__Görev tanımı 1__:
Cumhur Sarı'yı anlatan yazıya göre Cumhur Sarı kaç yıllık tarih öğretmenidir?
__Görev tanımı 2__:
Cumhur Sarı'yı anlatan yazıyı son cümlesinden sonra gelecek biçimde sürdürün.

__Metin__:
--------

11 Ekim 2012 Perşembe

Nam-ı Diğer: CumCum.


Cumhur Sarı. Nam-ı diğer: CumCum. Öğretmen. 38 yaşında, anadan Kürt, babadan Yörük; bana göre harika bir melez. Ona göre ne üdüğü belirsiz adam. Üstüne 15 yıllık tarih öğretmeni. Komik! Hatta çok komik! Üstelik arkadaşım. Hatta çok sevdiğim adamların içindeki en keyifli, en vicdanlı olanlarından... Baba. Ama ne yüce, ne güzel bir baba! Üstelik kalbiyle problemli ve dalgası deniz inletir türden. Gürül gürül. Bir de eş ve bir de berduş bir adam ki sormayın... Ama insan. Dibine kadar adam, hatta gerçekten dibine kadar adam!

Bildiği her şeyi meraktan öğrendiğini söylüyor. Merakın nemenem şeylere kadir olduğunu da... (Pis pis sırıtıyor.) Sakalı hep uzun, hep disiplinsiz, eğri büğrü bakıyor. Göğü seviyor mu bilmem; ama meyhaneye bayılıyor. Harika bir okur, zıpır ve cüretkâr bir edebiyat meraklısı. Derdi güldürmek. Aslında güldürmek isteyip istemediğinden pek de emin değil. Sadece derslerde öğrettiklerinin gerçekle ilişkisine bakıldığında gülmemenin imkansız olduğunu düşünüyor. Her faninin böyle bir birikimle çatlayasıya gülecek malzemeye sahip olabileceğine bir de...Ve sonunda öğrencilerinin gazına geliyor. Hata bu gazla şimdilerde sahneden inmiyor. Güldürüyor! Güldürüyor! Güldürüyor!

CumCum'u 96'dan beri tanırım. Üniversiteye hazırlanıyordum ve o ziyadesiyle velet bir havayla dolaşan, çirkin görünümlü ama acayip güzel bir adam olarak ve saçlarını mütemadiyen taramamış bir derviş gibi dolaşıyordu gittiğim dershanenin koridorlarında. Meğer o zamanlar hocamız olan; dershanenin de sahibi meşhur zâtın eski bir öğrencisiymiş. "Olmaz olaymış" diyesim var ya, kıyamıyorum. İşte tam o zamanlarda tanıdım. O gün bugün çıkmadı hayatımdan. Arkadaşım oldu. Dostum oldu... Zaten  üç yıl sonra da aynı dershanenin en afili tarihçisi olarak ve de sıranın üstüne bağdaş kurarak, acayip keyifle ama ortalığı çınlata çınlata ders anlatır oldu. O günden beri dersleri tiyatro havasında. Ne dershaneciler geçti ondan ne o dershanelerden. Aslında bilumum bu birbirine meraklı mevhumun özünde akçe-i şahane var. Yani her şeyin özünde ve ilelebet ceng-i hayat vardır ya, öyle! Şairin dediği gibi "Ömür Hanım!... Her şeyi iyi yanından görmeyi kim öğretti bize?.." Bir bilsen sende neler var! misali. İşin içinde acısıyla, tatlısıyla bir hayatın ettiği var!

--------

__Alıntılanan veriler__:
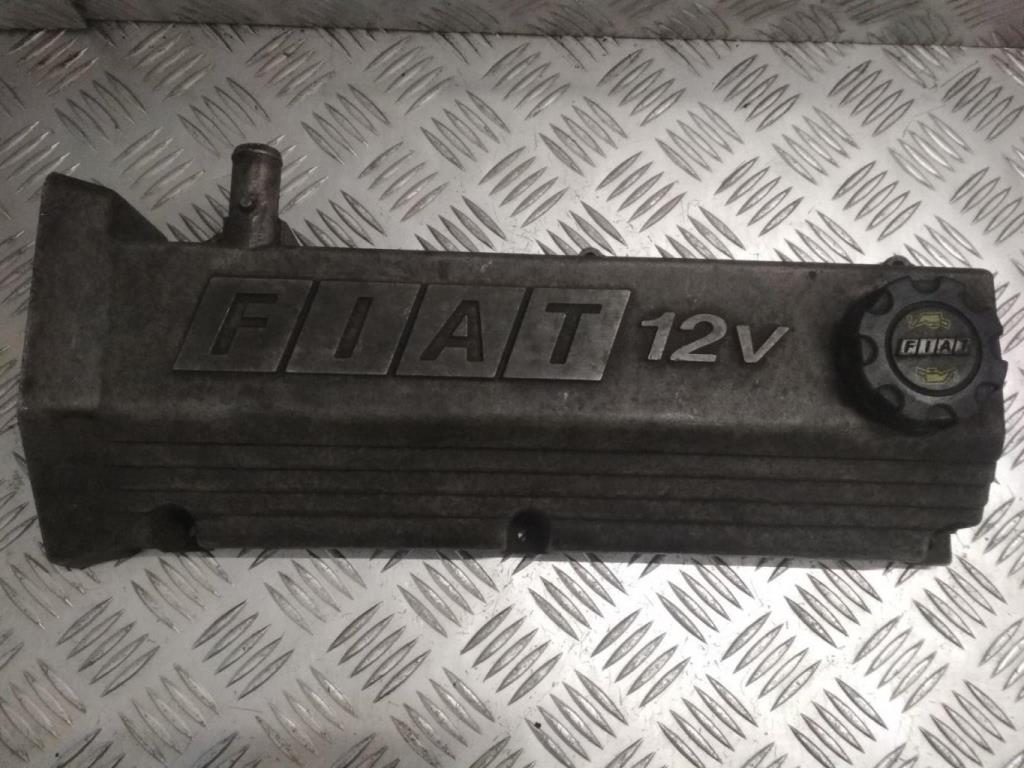 Клапанная крышка - Fiat Bravo (1995-2006)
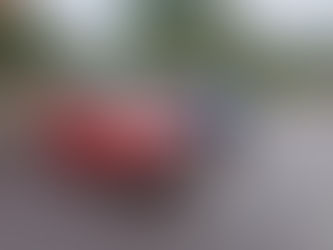 Irish Mini Owners Club Visit 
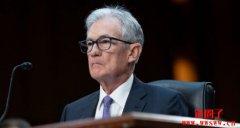 鲍尔坦言担心加密产业去银行化趋势，承诺Fed不推数字美元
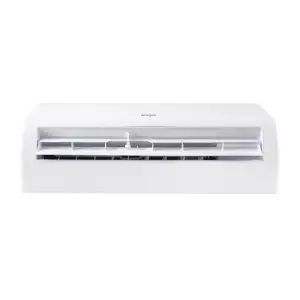 Кондиционер ERGO ACI 1823 SWН WIFI UA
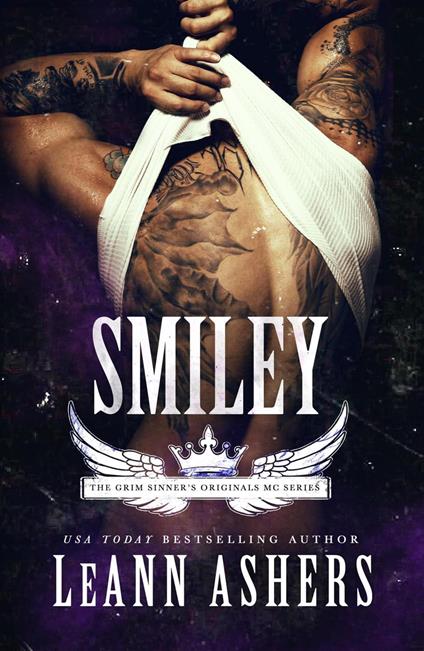 Smiley
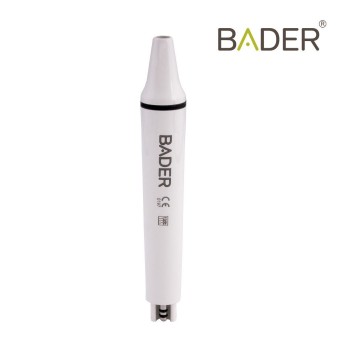 Pieza de mano ultrasonido tipo EMS® BADER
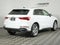 2022 Audi Q3 Premium S Line quattro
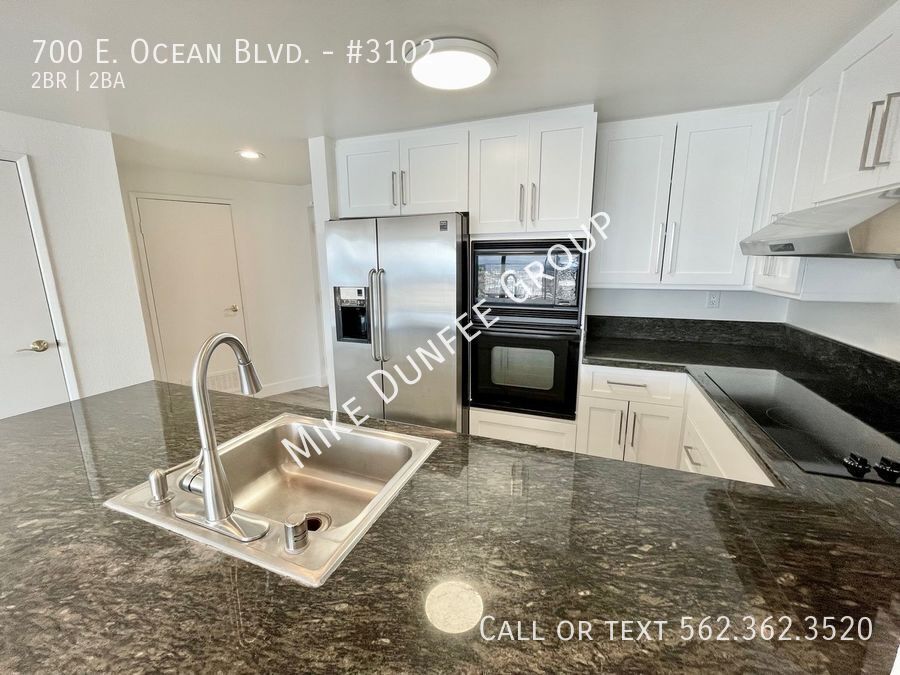 2-Bedroom Condo located in the International Tower with Breathtaking Views property image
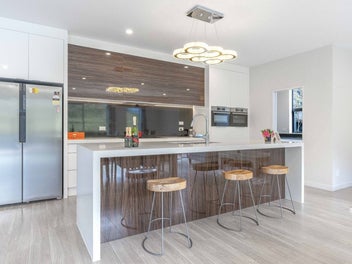 Leaving NZ for good!!!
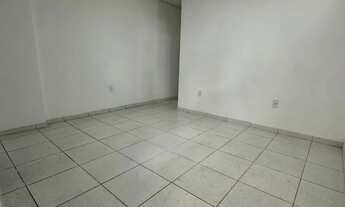 Imagem 5: Alugo Ap bairro Brasília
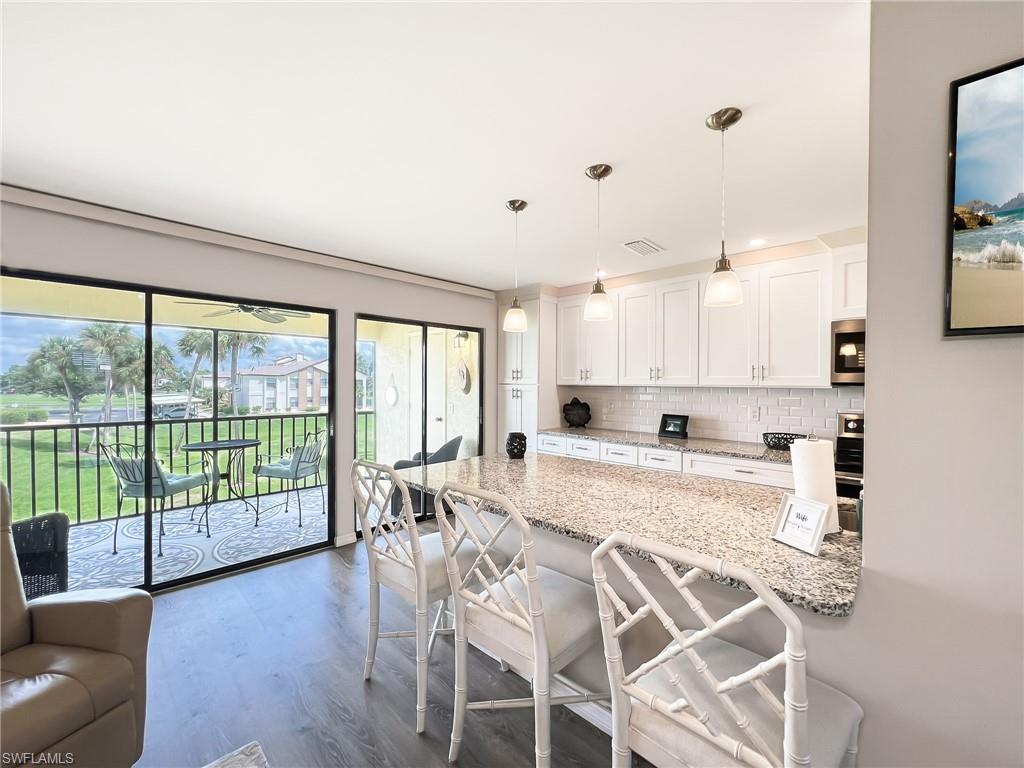 TERRAVERDE COUNTRY CLUB - Residential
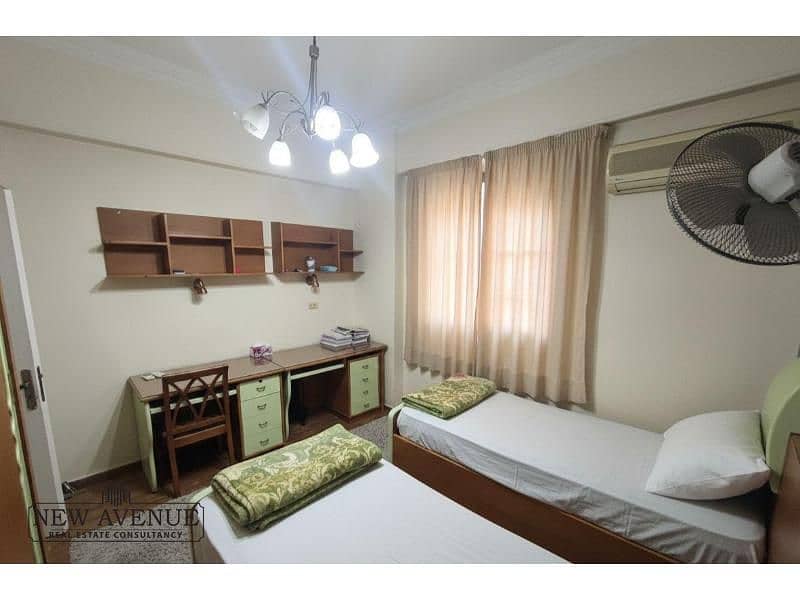 7 WhatsApp Image 2025-10-22 at 11.40. 11 AM. jpg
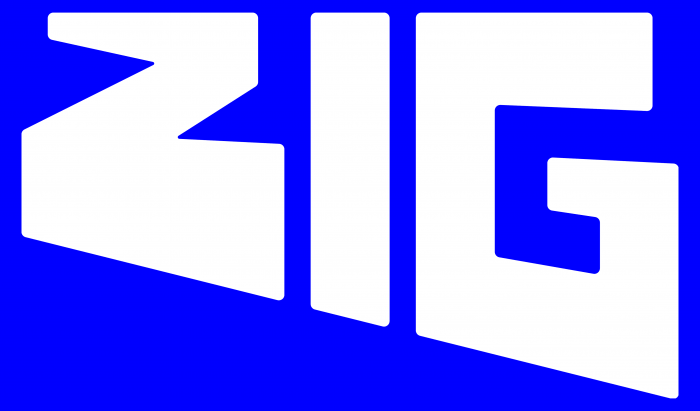 Zig New Logo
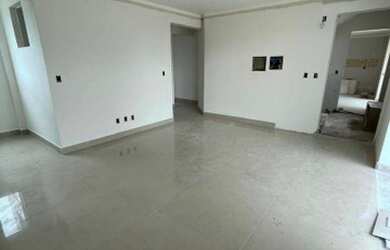 Imagem 3: Apartamento com 2 dormitórios à venda, 65 m² por R$ 260.000,00 - Bairro...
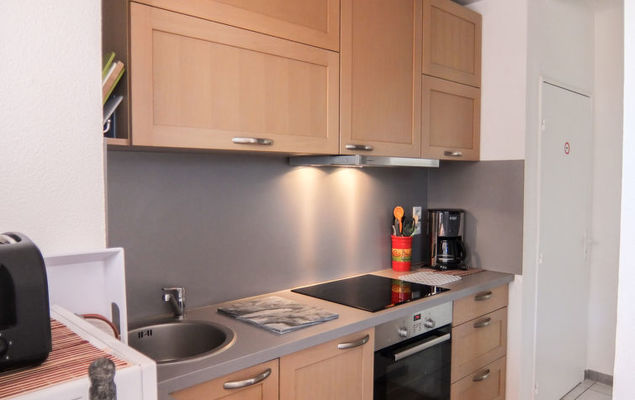 Le Clos de St Cyprien - Photo 6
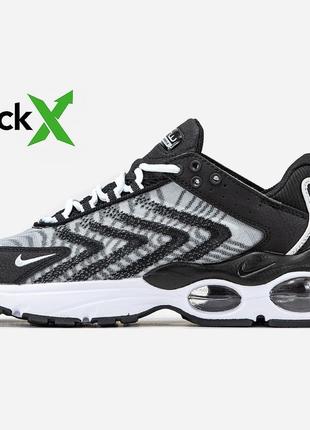 1276 nike air max tw 40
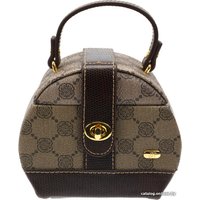 Шкатулка для украшений Jardin D'ete PE6188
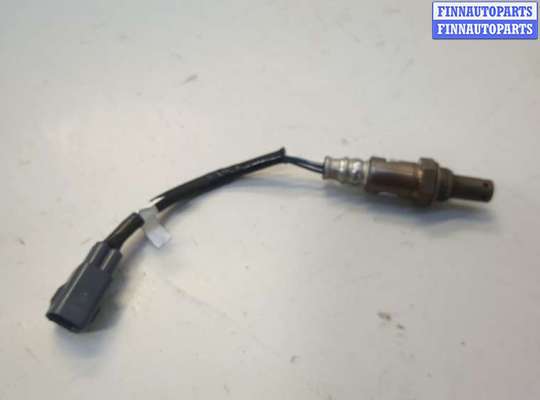 купить Лямбда зонд на Lexus GS 2005-2012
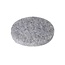StonePro Pad Porko EXTREME Hogs Hair 7.75” - Each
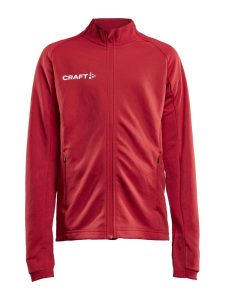 1910156-430000_Evolve20Full20Zip20Jr_Front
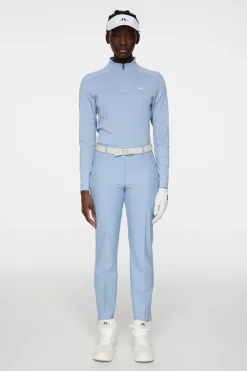 J.Lindeberg Pia Pant* Golf|Trousers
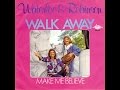 Waterloo & Robinson - Walk Away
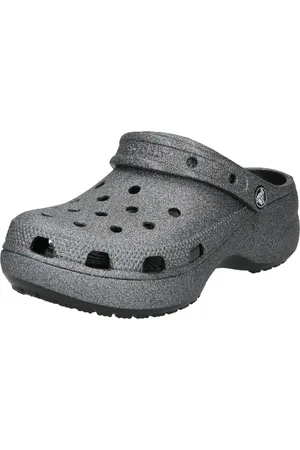 Crocs Clogs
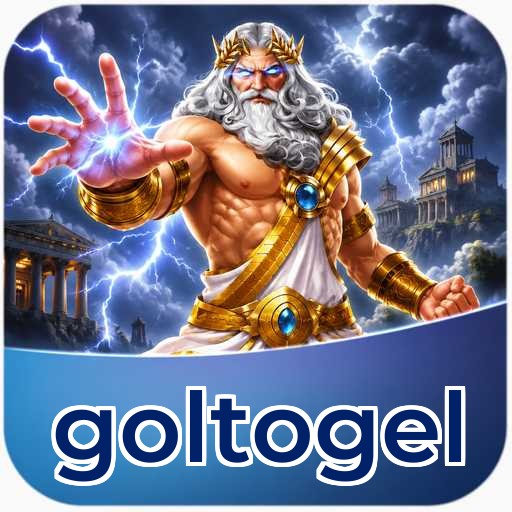 Logo goltogel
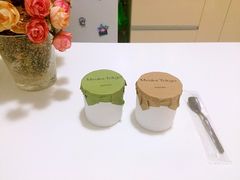 -布歌东京(德基BHG店)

--------

__Yanıt 1__:
Cumhur Sarı 15 yıllık tarih öğretmenidir.

__Yanıt 2__:
"Tarih, ulusların kendi yalanlarına yasal bir kılıf bulma çabasıdır" der adını hatırlayamadığım bir tarihçi. Fena da bir tanım değil; ama eksik. Bana göre tarih, aynı zamanda ulusların kendi yalanlarının yanına başka ulusların da yalanlarını koyma sanatıdır. Bunun için her ulus diğerinin yalanına inanır ve hatta saygı duyar. Üstelik bu yalanları uluslar adına tarihçiler söyler.

CumCum da bir tarihçi ama yalan söylememeye; hatta gerçeği kendi gülmecesiyle ve kendine has diliyle ama çırılçıplak anlatmaya yeminli bir tarihçi. Bu yüzden daha komik, daha öğretici, daha içten. Yalın ve tam da olması gerektiği gibi. Kurmadan, kurtarmadan... Herkesi gerçekliğine hayran bırakarak yapılan bir sunumla yapıyor işini. Üstelik iyiden iyiye sarmış yaptığı iş onu. Yepyeni bir Stand-Up'çı oluvermiş çoktan. Kadıköy Hayalperest'le başlayan gösterileri, Gemide ile devam etmiş. Şu sıralar her cumartesi Kadıköy Qahwah Cafe'de çıkıyor sahneye. Üstelik ağzına kadar doluyor içerisi. Kasım ayı başından itibaren Gitar Cafe'de sahne alacak CumCum. 31 Ekim'de ise KargArt'da özel bir sunumla sahne alacak ve sonra da her 15 günde bir yola devam... Yani hamarat bir komik oğlan vesselam...

Cumhur'un muzip ve damıtılmış gösterisinde nizamdan çıkıvermiş bir dil var. Evet, argo! ziyadesiyle ve dahi cesur. Çünkü işin içinde kadın var, erkek var; kadın-erkek ilişkisi var, iktidar kavgası var, hikaye var, mesel var, kurmaca var. Var oğlu var... Bir "Afyon Patlaması", bir "Şamar Oğlanı" espirileri var ki, insanın ensesine ağrılar giriyor gülmekten.

En çok kendi kavmini tiyye alıyor. Orta Asya'dan başlıyor yolculuğuna, Varna önlerine kadar götürüyor izleyicilerini. Çatlaysiya güldürüyor. Ata bir bindirdi mi şanlı halkını, bir daha indirmiyor aşşağı. Bir "Pastırma" hikayesi anlatır ki, midesi sağlam olmayan kramptan gider. Komik ne demek, gülmek ne kelime... Hele kendi öz oğluna ilişkin hikayeleri var ki, tadından yenmez. Oğlu Ozan. Özel bir çocuk. Bir otistik. Onun bir dahi olduğunu, ama çıplak, ama gerçek ve dümdüz olduğunu anlamak uzun sürmüş. Önceleri kabullenememiş -sanki bir kusurmuş gibi- ama sonraları onu ve dünyasını tanıdıkça hayranlık başlamış. Şimdi onunla kurduğu müthiş ilişkinin keyfini sürüyor. Oğluyla iletişimini bir tiyye alıyor ki, bir o kadar alınır hani. Siz bir de kendisinden dinleyin! :)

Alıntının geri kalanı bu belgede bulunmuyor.